Page images and extracted text

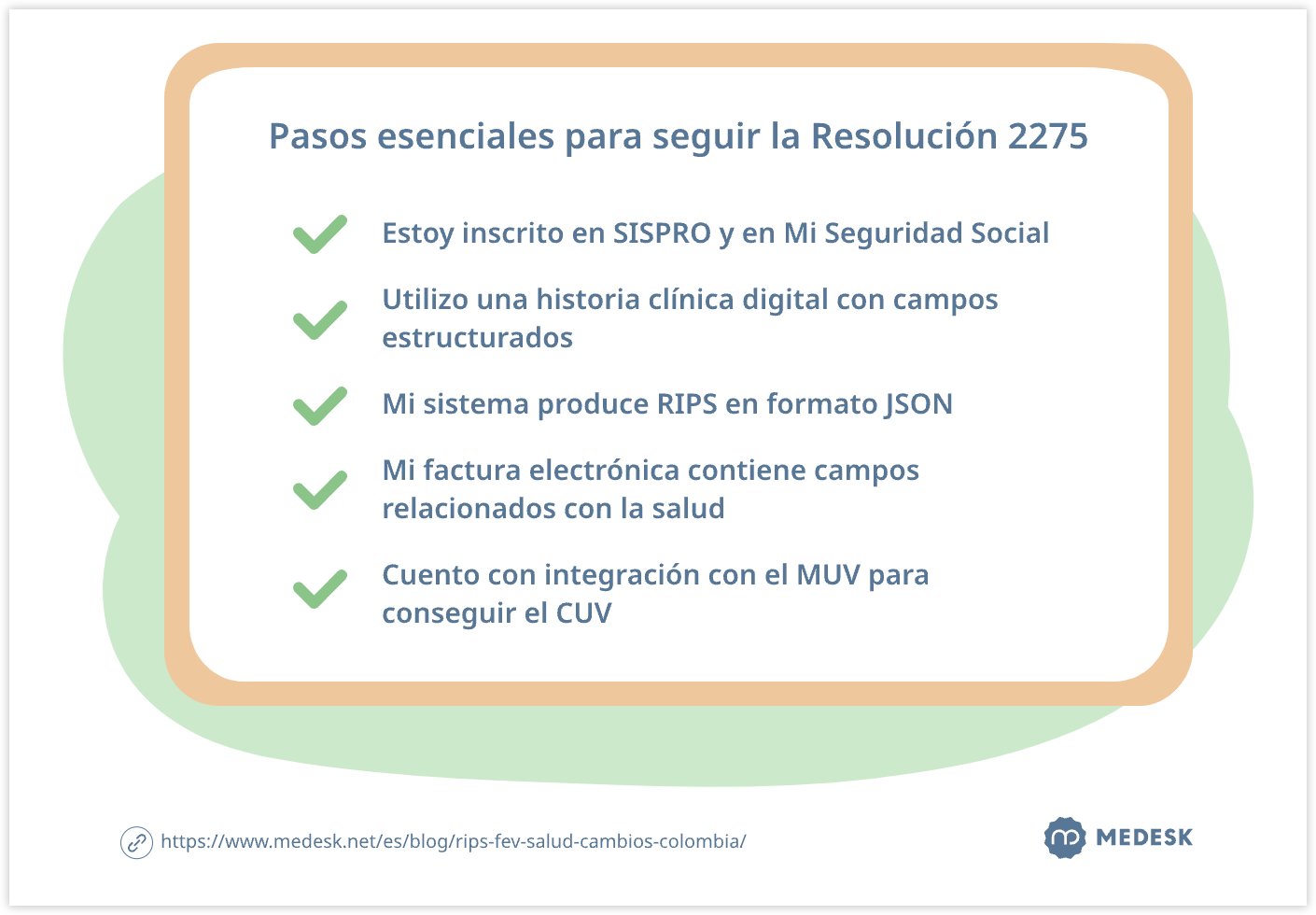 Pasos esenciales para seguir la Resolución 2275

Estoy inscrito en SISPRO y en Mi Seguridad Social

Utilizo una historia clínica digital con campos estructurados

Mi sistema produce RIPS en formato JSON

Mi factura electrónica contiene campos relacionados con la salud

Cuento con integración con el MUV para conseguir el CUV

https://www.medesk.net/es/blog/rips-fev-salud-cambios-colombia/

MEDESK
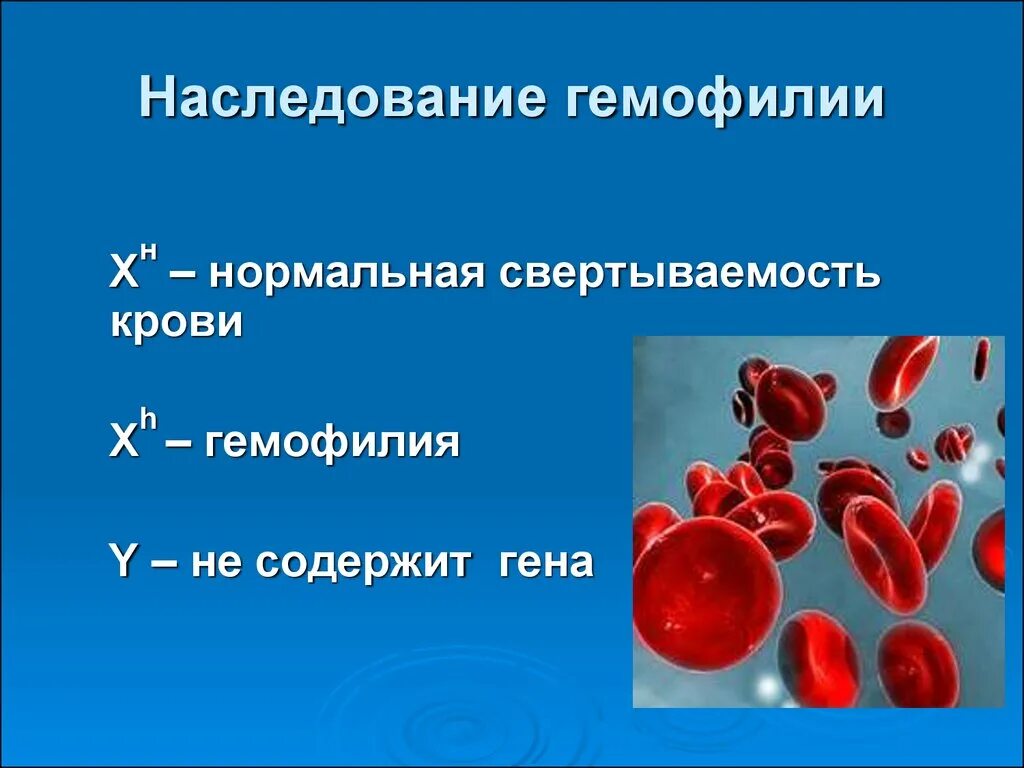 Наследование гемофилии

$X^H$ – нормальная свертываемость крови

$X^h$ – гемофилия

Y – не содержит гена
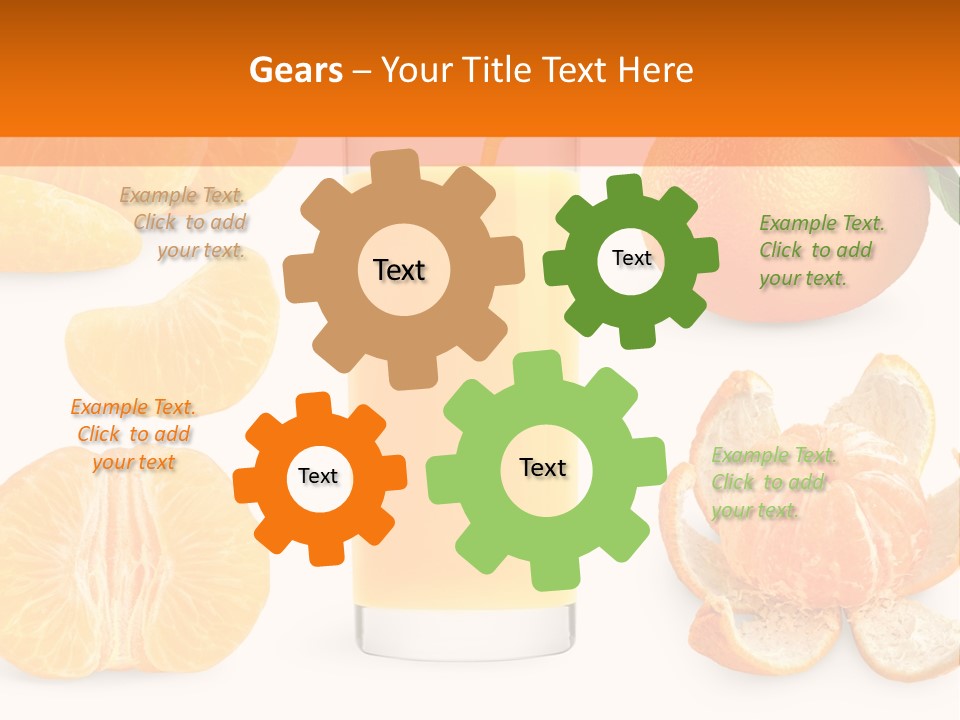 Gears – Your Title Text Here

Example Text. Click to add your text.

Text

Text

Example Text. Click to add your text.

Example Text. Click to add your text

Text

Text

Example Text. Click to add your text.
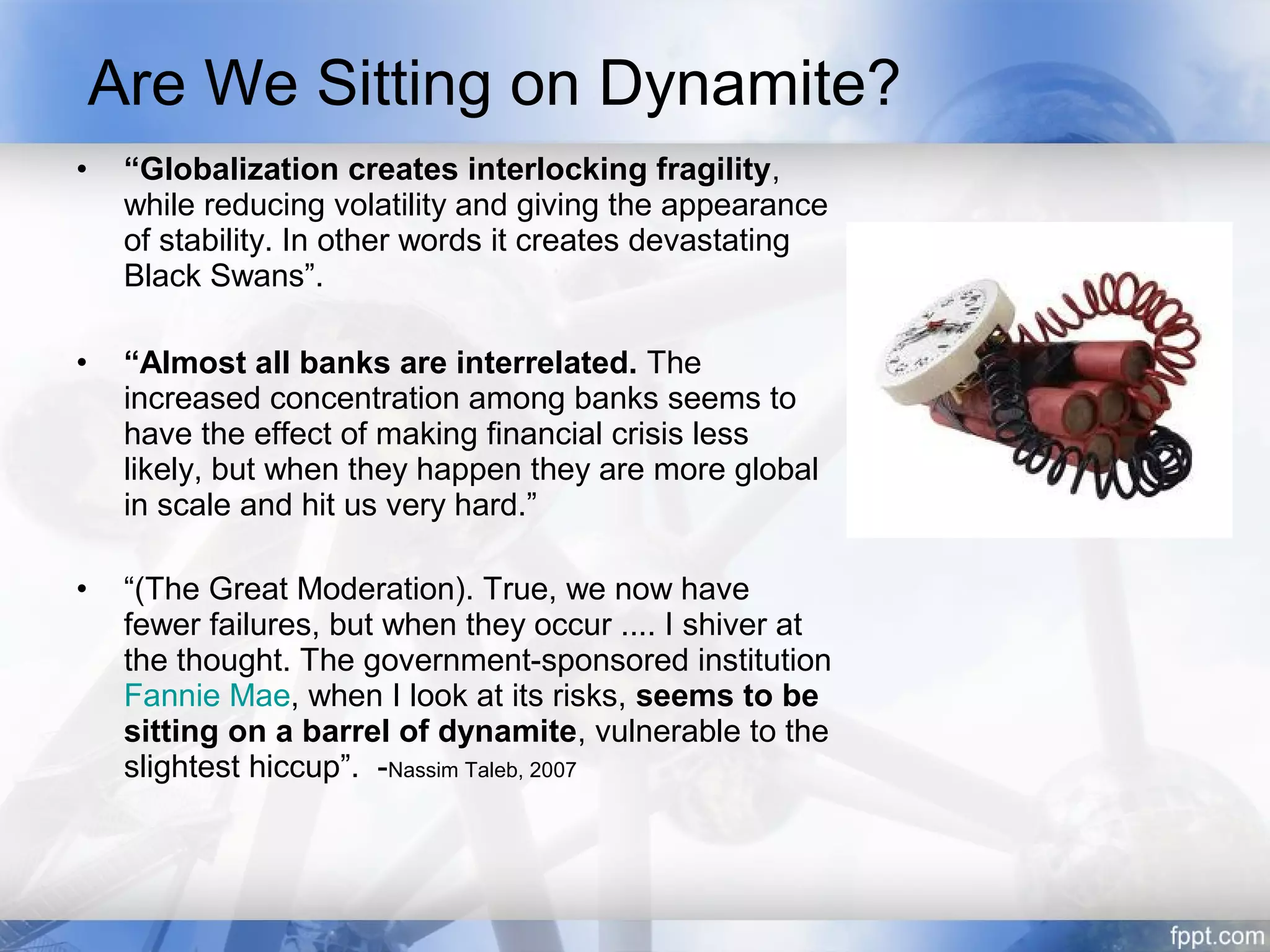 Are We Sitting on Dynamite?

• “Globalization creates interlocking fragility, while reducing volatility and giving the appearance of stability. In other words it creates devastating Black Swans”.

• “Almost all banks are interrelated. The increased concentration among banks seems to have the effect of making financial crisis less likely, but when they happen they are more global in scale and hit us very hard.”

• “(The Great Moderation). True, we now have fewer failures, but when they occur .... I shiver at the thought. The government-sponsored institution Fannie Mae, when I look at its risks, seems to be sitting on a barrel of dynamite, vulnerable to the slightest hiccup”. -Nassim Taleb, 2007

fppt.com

# Work item
Output each of the lines above exactly, apart from the images.

# Solution to the problem
 Pasos esenciales para seguir la Resolución 2275

Estoy inscrito en SISPRO y en Mi Seguridad Social

Utilizo una historia clínica digital con campos estructurados

Mi sistema produce RIPS en formato JSON

Mi factura electrónica contiene campos relacionados con la salud

Cuento con integración con el MUV para conseguir el CUV

https://www.medesk.net/es/blog/rips-fev-salud-cambios-colombia/

MEDESK
 Наследование гемофилии

$X^H$ – нормальная свертываемость крови

$X^h$ – гемофилия

Y – не содержит гена
 Gears – Your Title Text Here

Example Text. Click to add your text.

Text

Text

Example Text. Click to add your text.

Example Text. Click to add your text

Text

Text

Example Text. Click to add your text.
 Are We Sitting on Dynamite?

• “Globalization creates interlocking fragility, while reducing volatility and giving the appearance of stability. In other words it creates devastating Black Swans”.

• “Almost all banks are interrelated. The increased concentration among banks seems to have the effect of making financial crisis less likely, but when they happen they are more global in scale and hit us very hard.”

• “(The Great Moderation). True, we now have fewer failures, but when they occur .... I shiver at the thought. The government-sponsored institution Fannie Mae, when I look at its risks, seems to be sitting on a barrel of dynamite, vulnerable to the slightest hiccup”. -Nassim Taleb, 2007

fppt.com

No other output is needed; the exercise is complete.